### Task to carry out:
Using the data that follows, report how many lines include "PSFP"; output no other text.

### Data to process:

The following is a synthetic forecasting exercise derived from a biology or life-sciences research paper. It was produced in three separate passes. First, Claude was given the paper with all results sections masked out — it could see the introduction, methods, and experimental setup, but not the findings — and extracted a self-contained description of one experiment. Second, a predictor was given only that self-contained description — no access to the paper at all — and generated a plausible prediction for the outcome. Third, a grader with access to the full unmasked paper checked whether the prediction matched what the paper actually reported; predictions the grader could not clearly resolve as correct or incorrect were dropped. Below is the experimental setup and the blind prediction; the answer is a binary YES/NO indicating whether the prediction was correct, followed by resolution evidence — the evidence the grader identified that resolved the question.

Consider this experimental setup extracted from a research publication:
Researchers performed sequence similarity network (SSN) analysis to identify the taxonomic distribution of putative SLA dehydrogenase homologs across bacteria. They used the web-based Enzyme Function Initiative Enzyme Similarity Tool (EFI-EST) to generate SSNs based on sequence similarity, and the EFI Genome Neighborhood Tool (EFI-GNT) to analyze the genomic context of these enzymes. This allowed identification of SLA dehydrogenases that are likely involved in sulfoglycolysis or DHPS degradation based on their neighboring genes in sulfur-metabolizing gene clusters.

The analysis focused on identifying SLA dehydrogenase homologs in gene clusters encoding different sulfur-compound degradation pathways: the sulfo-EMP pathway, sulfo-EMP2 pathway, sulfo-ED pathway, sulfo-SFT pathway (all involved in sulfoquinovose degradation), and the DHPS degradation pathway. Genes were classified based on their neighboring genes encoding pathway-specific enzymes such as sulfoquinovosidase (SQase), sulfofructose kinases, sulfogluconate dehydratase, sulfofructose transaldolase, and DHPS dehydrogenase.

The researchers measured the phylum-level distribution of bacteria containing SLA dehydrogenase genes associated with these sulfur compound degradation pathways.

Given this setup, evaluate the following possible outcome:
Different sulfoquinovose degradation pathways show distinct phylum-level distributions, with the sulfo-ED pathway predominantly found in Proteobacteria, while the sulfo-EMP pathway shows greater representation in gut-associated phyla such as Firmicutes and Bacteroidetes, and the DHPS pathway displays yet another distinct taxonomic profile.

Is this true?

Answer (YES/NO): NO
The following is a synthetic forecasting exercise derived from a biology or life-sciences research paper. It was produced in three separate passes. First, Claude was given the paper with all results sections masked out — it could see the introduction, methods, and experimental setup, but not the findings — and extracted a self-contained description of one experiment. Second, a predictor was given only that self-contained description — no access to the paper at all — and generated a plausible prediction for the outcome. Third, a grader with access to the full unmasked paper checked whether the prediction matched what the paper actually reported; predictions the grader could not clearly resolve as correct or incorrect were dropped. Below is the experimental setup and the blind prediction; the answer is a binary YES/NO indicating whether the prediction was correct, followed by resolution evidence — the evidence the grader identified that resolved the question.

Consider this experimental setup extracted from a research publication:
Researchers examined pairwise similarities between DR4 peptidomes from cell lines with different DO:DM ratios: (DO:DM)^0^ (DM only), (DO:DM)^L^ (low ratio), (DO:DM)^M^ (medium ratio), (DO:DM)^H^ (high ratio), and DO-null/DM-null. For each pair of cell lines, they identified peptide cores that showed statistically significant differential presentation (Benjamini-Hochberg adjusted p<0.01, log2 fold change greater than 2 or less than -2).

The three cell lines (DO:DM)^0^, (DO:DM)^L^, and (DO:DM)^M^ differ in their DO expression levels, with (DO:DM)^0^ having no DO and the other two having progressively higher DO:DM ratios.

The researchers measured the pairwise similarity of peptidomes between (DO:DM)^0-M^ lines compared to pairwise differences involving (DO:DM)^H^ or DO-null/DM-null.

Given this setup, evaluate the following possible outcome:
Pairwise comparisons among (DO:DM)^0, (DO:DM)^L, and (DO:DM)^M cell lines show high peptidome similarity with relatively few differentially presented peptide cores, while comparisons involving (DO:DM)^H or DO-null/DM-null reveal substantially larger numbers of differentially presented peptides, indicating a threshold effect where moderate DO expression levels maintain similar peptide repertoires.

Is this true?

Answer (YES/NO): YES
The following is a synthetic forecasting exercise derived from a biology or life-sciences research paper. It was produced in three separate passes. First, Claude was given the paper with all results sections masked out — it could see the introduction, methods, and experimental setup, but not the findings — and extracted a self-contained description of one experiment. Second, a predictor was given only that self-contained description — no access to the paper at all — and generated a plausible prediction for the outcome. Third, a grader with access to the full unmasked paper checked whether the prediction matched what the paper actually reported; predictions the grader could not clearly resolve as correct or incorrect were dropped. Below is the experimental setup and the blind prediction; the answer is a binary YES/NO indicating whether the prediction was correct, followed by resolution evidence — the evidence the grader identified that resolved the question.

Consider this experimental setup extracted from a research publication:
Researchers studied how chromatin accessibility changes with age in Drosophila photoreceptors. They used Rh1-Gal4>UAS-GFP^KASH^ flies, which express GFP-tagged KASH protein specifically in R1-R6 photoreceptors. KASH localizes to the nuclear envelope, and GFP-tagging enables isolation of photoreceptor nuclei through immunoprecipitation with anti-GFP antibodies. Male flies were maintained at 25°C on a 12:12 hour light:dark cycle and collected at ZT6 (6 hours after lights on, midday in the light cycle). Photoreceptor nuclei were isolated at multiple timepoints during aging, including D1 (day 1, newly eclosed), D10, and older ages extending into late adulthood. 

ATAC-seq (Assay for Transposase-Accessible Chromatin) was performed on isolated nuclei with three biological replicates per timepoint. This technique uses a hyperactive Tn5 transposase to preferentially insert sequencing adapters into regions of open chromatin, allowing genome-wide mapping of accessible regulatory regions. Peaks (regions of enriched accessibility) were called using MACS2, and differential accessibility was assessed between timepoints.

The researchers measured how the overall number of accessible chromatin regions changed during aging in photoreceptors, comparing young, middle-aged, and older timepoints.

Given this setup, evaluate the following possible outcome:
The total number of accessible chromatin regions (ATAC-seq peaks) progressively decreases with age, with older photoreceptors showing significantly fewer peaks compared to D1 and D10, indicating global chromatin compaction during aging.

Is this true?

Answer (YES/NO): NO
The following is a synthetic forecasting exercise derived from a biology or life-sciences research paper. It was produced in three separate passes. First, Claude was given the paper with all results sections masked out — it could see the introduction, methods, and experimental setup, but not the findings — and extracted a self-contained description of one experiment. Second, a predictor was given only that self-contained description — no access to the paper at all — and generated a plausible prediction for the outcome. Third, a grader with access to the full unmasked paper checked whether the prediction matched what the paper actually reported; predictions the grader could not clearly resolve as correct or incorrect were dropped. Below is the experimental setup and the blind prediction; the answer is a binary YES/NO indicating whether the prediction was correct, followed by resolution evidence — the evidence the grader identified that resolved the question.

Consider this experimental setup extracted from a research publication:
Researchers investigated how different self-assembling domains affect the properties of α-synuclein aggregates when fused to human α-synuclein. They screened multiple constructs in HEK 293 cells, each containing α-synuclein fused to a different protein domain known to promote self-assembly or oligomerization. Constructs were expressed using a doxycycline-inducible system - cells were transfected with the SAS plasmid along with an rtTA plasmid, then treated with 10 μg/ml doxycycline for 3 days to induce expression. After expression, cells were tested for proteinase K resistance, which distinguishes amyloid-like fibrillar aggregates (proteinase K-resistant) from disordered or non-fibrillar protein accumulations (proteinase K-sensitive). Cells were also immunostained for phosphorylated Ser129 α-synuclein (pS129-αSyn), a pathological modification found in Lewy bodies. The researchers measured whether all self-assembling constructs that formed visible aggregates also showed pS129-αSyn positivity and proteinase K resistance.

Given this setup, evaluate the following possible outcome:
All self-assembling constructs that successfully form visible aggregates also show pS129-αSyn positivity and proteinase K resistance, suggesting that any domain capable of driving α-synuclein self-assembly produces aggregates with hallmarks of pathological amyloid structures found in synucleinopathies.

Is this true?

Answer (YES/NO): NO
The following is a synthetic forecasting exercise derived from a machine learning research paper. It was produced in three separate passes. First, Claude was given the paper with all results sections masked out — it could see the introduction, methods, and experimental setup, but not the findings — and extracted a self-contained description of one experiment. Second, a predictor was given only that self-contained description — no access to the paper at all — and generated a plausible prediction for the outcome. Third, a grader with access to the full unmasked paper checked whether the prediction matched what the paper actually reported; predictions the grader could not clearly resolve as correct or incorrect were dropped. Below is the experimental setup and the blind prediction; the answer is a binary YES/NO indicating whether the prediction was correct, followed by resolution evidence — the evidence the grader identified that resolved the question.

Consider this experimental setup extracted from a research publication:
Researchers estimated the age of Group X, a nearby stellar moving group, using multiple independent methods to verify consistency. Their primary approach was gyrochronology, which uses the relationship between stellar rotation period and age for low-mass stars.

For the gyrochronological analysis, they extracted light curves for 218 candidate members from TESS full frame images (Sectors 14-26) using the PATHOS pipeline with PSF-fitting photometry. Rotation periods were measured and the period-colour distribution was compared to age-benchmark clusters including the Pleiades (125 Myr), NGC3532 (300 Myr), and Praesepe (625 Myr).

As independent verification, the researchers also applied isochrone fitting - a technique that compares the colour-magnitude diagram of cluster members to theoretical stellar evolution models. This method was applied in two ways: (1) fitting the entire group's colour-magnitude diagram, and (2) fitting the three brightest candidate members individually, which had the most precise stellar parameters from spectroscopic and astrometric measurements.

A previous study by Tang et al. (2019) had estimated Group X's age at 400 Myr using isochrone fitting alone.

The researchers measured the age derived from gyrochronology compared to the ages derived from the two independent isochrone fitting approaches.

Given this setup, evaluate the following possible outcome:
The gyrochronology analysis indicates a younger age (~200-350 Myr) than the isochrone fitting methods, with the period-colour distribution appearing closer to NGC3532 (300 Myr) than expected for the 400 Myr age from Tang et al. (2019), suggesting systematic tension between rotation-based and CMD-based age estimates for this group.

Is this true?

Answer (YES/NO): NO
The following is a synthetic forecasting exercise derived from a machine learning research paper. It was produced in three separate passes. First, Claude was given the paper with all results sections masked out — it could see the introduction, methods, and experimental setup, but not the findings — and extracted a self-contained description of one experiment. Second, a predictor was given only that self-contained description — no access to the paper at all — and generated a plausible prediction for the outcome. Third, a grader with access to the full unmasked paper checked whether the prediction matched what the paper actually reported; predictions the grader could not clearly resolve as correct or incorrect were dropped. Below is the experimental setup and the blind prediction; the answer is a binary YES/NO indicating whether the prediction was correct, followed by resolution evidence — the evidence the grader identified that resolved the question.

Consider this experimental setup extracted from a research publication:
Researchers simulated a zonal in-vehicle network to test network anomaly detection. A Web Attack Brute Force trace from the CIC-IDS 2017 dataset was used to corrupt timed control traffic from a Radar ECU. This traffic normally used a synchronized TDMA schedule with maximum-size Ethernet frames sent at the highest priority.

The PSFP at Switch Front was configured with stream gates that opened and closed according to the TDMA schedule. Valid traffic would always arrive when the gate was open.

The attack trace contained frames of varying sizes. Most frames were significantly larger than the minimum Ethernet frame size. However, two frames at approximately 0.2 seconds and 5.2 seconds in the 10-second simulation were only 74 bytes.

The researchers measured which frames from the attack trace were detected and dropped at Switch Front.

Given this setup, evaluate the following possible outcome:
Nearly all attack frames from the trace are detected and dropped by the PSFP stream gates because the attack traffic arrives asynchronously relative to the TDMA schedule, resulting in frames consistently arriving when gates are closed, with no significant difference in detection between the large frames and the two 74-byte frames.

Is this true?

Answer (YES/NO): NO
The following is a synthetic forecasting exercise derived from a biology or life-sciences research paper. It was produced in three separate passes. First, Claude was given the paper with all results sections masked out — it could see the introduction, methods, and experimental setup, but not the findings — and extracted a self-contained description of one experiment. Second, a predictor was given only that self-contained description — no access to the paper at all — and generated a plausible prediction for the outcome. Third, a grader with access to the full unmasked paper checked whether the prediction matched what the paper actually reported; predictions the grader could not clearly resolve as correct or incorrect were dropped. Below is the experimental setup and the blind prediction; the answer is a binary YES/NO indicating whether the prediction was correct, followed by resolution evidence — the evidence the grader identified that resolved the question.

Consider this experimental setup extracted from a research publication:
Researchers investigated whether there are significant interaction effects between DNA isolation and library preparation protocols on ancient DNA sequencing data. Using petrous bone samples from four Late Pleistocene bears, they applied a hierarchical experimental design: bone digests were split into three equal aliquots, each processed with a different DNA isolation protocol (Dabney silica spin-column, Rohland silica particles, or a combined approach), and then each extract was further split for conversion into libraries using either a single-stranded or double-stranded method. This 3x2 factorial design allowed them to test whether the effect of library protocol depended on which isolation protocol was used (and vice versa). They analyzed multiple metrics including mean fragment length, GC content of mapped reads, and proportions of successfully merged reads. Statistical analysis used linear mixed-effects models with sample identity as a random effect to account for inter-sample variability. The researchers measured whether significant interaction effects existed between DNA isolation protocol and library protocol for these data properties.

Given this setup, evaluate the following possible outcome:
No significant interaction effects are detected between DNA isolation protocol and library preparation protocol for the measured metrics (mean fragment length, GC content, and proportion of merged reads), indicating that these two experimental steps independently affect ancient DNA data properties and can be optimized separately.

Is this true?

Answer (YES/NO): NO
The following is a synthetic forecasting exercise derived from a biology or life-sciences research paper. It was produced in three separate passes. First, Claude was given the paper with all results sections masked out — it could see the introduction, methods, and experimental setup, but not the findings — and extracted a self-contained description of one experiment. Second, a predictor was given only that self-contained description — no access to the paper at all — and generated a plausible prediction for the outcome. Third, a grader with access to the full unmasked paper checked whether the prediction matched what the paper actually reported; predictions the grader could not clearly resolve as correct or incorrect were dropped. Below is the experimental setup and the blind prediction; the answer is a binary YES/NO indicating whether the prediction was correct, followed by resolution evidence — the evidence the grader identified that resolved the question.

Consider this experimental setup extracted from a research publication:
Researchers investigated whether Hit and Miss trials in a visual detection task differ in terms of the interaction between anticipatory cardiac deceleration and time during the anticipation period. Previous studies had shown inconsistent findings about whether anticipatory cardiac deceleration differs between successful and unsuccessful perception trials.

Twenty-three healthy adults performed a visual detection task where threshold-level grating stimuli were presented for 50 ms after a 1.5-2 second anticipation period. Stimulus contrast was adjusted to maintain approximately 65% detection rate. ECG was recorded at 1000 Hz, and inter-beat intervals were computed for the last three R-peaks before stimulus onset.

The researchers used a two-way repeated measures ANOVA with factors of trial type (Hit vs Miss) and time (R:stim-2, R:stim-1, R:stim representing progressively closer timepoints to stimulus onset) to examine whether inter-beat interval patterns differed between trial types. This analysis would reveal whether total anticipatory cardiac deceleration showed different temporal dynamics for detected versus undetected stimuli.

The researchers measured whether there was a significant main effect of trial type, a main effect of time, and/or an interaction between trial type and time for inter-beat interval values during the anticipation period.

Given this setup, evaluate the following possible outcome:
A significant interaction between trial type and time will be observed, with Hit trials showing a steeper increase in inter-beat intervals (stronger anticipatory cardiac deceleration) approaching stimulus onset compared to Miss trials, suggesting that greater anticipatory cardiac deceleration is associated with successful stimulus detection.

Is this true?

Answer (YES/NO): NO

### Solution to this exercise:
2